Ross Babbage (Chairman of The Kokoda Foundation)
I enjoyed reading the commentary by Weston Konishi and Robert Dujarric and broadly agree with the thrust of their argument. However, in my view this commentary perpetuates some misleading assumptions about the relative merits of the F-22 and F-35 and, in consequence, may encourage some of our Japanese friends to strive for air capabilities that are both ageing rapidly and arguably unsuitable for their needs.
At one point the Konishi-Dujarric commentary asserts that the F-35 is less advanced than the F-22. Let me respond that in all but one respect this is not really the case.
The F-22 will undoubtedly be the world's pre-eminent control-of-the-air fighter for the next two to three decades. It is optimized for air-to-air combat, with its all-aspect stealth, supercruise, extreme agility, and complementary avionics and weapons systems. In this narrow air-to-air role it is superior to the F-35, though not by a wide margin.

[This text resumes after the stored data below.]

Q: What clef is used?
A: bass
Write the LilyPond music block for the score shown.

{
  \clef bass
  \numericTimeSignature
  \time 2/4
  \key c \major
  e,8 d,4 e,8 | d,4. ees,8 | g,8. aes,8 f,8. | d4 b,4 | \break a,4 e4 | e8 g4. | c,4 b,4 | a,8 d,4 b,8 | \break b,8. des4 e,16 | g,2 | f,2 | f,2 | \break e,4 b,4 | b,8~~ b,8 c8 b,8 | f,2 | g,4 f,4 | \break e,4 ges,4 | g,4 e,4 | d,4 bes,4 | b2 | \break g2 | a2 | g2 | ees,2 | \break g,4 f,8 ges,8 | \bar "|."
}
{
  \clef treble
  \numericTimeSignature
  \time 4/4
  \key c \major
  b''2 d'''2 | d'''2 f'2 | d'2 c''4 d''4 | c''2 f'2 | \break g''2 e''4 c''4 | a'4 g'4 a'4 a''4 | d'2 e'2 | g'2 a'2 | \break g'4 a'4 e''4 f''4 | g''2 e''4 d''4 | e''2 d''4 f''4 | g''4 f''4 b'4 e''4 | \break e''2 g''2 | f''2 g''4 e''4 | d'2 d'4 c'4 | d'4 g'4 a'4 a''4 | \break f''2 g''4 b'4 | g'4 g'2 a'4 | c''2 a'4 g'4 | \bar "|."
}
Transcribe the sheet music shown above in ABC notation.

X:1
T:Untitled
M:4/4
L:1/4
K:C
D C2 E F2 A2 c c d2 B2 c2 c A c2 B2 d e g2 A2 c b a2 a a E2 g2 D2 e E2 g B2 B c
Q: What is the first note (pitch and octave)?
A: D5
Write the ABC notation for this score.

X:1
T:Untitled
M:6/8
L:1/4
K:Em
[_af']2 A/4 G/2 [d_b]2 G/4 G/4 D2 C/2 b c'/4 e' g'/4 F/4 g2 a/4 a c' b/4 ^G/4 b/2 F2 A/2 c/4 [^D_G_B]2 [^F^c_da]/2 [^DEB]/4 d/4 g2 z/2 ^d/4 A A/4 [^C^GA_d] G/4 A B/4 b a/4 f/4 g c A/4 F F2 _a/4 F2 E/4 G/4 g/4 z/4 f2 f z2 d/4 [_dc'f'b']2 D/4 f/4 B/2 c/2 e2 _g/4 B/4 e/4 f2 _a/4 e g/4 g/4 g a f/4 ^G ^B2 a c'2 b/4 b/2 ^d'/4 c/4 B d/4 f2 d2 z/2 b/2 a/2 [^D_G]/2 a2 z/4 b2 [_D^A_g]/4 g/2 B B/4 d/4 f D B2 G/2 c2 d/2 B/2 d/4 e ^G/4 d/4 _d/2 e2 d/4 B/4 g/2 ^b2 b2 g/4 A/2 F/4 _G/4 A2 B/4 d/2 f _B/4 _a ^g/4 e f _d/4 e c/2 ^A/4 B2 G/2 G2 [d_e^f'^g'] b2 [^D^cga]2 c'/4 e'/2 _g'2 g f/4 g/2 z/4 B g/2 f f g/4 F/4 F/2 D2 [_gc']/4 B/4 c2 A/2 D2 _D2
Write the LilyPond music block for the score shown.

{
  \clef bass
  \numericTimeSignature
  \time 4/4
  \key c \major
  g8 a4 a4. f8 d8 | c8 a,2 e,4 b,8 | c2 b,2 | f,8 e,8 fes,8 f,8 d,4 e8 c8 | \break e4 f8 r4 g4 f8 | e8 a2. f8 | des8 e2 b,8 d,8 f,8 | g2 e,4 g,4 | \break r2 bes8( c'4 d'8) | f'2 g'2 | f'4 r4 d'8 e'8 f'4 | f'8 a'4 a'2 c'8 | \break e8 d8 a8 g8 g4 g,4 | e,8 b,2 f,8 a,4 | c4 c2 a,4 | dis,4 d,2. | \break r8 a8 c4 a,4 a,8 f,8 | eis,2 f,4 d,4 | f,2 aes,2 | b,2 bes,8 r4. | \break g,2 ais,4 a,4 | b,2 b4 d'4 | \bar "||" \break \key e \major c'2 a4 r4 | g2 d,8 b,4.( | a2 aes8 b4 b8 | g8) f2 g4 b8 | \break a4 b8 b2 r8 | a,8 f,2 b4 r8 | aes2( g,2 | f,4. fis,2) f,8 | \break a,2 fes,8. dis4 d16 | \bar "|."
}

However, the F-22 is so specialized that it is not very good at other important air combat roles. Most importantly, it is clearly inferior to the F-35 in air-to-surface land and maritime strike and as an information/surveillance/ reconnaissance system, both of which would appear to be essential roles for the Japanese.
The F-22 will not be able to carry the 2000-lb class of weapons that are an essential part of the F-35's inventory. The F-22's radar currently has neither a ground mapping facility nor a precision targeting system. The F-35 also has superior electronic defense and other systems. While there are plans to upgrade the F-22 to the F-35's standard, there are serious doubts whether funding to do this will ever be available. Even if such upgrades went ahead, the F-22 will never have the F-35's extensive suite of electro-optical sensors.
The F-35 is also a newer technology aircraft, being almost a generation more current than the F-22. Indeed, many of the advanced systems on the F-35 are being considered for back-fitting onto the F-22.
The F-35 also has some advantages of range and endurance over the F-22 in most modes.
Then, any purchaser needs to understand that not only will the F-35 have a far lower unit cost than the F-22, but that current planning is that some 16 times the number of F-35s will be built, when compared to F-22s. This has huge implications for relative supportability and life-cycle costs.
In short, despite its air-to-air excellence, the F-22 remains a limited war-fighting system. The F-35 is a more modern, more flexible, more easily supported, more affordable and, overall, a more capable air-combat package. While it is, of course, for our Japanese colleagues to decide what they wish to purchase, it would be unfortunate if such judgments were made on false assumptions.